I have just read few essays on him during my initial phase of film reading. Which was obviosly quite dumb considering the best favor you can do to a film study is watch the fucking film. have just seen history of violence, wanna read the book, didn’t find it here. me too want recos. what order should I attack his cinema?
sid bhaiyya, should I go on a Lynch/Crony diet or are you gonna wrap it up in a screening any time soon?
@mainak.. Cassel was Cassel.. it was an ego piece and a hyper one at that.. i can understand how it can be infuriating but thats exactly wht i’ve come to expect from him in recent years
@tushar.. we screen in a religious audi man.. screening cronenberg is sure excommunication… maybe nce that ‘cult’ thing takes off..
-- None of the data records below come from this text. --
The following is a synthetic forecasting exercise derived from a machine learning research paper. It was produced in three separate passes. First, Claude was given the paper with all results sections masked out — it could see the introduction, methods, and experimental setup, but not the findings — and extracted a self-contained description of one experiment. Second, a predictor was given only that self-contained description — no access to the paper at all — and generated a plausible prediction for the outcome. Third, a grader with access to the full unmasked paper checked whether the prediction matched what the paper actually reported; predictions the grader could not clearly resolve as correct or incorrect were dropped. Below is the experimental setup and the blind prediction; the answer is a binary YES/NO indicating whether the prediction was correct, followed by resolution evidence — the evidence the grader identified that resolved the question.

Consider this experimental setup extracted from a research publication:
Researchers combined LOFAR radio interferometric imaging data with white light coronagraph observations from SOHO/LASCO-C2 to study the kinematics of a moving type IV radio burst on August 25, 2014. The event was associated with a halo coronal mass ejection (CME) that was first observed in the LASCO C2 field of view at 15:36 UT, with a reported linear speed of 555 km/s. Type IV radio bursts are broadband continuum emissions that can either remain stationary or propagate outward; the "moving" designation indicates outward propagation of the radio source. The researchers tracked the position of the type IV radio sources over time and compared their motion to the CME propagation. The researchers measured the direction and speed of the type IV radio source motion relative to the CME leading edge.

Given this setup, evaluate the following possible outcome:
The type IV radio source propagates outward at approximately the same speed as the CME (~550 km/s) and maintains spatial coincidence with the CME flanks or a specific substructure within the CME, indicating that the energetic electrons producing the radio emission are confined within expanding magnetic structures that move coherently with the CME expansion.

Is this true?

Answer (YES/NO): NO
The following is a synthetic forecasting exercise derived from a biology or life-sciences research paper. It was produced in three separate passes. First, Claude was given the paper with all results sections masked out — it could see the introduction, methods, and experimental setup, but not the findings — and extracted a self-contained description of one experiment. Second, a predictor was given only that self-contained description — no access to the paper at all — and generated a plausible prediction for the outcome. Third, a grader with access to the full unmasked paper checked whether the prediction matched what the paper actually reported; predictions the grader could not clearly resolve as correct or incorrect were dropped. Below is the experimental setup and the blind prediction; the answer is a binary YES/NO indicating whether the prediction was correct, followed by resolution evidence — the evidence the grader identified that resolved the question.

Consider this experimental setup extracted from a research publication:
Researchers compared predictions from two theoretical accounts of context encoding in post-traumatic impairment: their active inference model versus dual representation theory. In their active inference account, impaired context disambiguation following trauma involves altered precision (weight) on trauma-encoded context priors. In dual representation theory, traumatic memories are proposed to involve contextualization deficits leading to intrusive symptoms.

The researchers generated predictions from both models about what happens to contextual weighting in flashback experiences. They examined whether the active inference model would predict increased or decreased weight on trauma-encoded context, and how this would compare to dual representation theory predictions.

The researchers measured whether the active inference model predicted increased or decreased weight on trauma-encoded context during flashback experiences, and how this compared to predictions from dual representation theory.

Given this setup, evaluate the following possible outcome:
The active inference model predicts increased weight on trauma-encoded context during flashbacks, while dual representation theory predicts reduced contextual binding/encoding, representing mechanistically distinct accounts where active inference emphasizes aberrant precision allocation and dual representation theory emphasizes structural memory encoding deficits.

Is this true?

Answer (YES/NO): YES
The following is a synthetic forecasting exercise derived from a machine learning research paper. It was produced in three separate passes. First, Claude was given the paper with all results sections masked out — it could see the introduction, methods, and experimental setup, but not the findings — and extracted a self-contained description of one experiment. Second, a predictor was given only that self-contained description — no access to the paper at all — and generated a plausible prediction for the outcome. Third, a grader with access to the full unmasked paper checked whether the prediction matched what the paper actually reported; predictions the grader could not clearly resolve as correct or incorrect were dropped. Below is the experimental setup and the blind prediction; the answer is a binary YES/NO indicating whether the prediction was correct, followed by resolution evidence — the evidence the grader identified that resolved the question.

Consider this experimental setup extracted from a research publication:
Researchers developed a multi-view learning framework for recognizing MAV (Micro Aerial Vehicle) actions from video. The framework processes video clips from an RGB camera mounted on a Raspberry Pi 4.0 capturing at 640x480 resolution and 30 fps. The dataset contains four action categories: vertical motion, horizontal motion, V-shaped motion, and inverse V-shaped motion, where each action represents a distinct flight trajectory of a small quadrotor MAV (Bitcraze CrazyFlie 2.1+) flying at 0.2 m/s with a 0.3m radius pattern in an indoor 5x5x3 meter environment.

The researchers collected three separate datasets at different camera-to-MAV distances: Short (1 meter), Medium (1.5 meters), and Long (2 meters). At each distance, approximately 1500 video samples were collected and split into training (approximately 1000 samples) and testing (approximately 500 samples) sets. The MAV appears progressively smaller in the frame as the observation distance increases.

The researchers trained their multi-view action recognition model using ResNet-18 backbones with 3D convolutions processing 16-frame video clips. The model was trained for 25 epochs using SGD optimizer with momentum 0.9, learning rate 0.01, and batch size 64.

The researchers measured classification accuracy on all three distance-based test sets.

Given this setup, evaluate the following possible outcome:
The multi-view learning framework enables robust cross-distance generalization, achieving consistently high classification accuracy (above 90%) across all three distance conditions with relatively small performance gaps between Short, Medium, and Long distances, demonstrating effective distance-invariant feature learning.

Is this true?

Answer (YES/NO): NO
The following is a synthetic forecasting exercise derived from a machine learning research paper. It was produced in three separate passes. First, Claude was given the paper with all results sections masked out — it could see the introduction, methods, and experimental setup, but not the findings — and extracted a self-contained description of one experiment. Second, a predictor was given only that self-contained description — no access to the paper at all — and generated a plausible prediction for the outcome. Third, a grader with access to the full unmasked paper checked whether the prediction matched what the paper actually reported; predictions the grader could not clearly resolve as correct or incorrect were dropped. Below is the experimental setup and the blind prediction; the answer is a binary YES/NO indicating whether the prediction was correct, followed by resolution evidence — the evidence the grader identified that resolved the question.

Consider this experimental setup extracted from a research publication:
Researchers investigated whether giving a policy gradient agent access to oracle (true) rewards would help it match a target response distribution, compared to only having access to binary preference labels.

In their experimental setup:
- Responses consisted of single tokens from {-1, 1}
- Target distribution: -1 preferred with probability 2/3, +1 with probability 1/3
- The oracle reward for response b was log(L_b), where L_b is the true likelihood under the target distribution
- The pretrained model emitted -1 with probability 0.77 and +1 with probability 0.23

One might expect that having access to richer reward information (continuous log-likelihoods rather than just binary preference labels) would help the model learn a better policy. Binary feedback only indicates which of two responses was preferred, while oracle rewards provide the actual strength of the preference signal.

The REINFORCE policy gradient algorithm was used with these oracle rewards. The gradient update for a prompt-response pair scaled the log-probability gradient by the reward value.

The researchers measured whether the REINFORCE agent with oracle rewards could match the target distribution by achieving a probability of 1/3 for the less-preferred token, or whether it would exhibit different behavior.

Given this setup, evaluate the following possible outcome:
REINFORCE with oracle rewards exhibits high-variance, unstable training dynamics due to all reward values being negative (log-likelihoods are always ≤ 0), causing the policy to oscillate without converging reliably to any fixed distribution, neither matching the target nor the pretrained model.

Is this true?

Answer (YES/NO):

I wouldn’t know how to condition cronenberg but here’s an easiest to hard kind of list:-
i guess, Dead Zone would be a good start. Definately most accessible and available on moser baer. Like Rang De Basanti with a Manorama hero/not-really-a-hero thing. Followed by the two Viggos- HIstory and Eastern. Crash would be next. Then the Fly. Spider. Naked Lunch- a weired out trip that has an advantage in that it doesn’t make claim to much sense. The earlier horrors- Shivers, Scanners. And the cold- Dead Ringers, Videodrome, Existenz. By then you’re ready to wake up a cockroach.
Thanks for the list of Cronenberg films. Have only watched Naked Lunch. It seemed to be taking me into a trip on it’s own. Will get down to watch the movie recos one by one..
Don’t forget The Breed. Underrated classic. U can avoid existenz if u want. It’s twaddle.
what i’m most curious about is M. Butterfly. I’ve never seen and read anything substantial on it… supposed to be an Opera adaptation with Jeremy Irons.